I have a confession. Are you ready? Don't judge me... Sometimes I get on these "kicks" where I am just ALL about something. I can not get enough of it. Especially when it comes to food. But I've also been known to play an album on repeat a time or two (Fleetwood Mac's "Rumours" anyone?)
While we were staying with my cousin, Trish, in Houston she introduced me to grapefruit. Well, RE-introduced me, I guess. I found her drinking grapefruit juice one morning and she went on to tell me all the awesome things she does with grapefruit-- like putting it in white wine! Whoda thought?! She's so creative, that Trish.
Anywho, the first thing I did when I got home was buy a bag of grapefruit and some juice. How long has it been since you've had a grapefruit? If you're like me, too long! Tangy, sweet, tart.... so good. Ever since we got home I've eaten AT LEAST a grapefruit a day. I told you, when I'm on a kick...
Another thing I am all about is lime. It's a never-ending kick. I. Love. Lime. They're perfect. Lemons? Amateur hour. Lime adds the perfect amount of flavor to just about anything. Thai dish need some sprucing up? Lime. Guacamole missing a kick? Lime. Can't seem to add enough salt to whatever you're cooking? Citrus juice will bring out the flavors you're looking for without upping the sodium content. #win
When I made this soup the other night I maaaaaay have gone a tad overboard on the lime juice.... I don't wanna talk about it... Mister (w)Right carefully declared "It's really..... FRESH". And indeed it was. And talk about easy! It was stupid easy. If you have a can-opener, a knife, and a pot - congratulations! You're already half way there. Don't worry, I adjusted the recipe to reflect a more manageable amount of lime juice.

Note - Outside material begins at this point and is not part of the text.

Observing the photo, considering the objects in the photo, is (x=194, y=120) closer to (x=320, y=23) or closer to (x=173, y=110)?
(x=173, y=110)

Easy Weeknight Black Bean Soup (adapted from Fresh 365)
1 Large Onion (diced)
1 Bell Pepper (diced)
1 tbsp crushed garlic
2 tsp Cumin
2 tsp Ancho Chili Powder
1 tsp Red Pepper
(2) 15.5 oz Cans of Black Beans (rinsed and drained)
(1) 15 oz Can of diced tomatoes (still in the juice)
1 1/2 Cups Vegetable Stock
2 tbsp Lime Juice
1 Handful Chopped Cilantro (because we are SO exact here)
Cheese (for garnish)
Begin by sauteing the onions, peppers, and garlic in a large soup pot until onions become translucent. Add the spices and cook until spices become fragrant. Dump in the rinsed beans, the tomatoes (with their juice), and the vegetable stock. Bring to a boil and allow to simmer for about 5 minutes (or however long you want.) Just before serving, add the lime and cilantro and stir until incorporated. Serve with cheese, salsa, avocado, greek yogurt... whatever you like!
This soup was SO easy. And received two big thumbs up from Mister (w)Right. Sometimes life is hard. Good thing this soup isn't!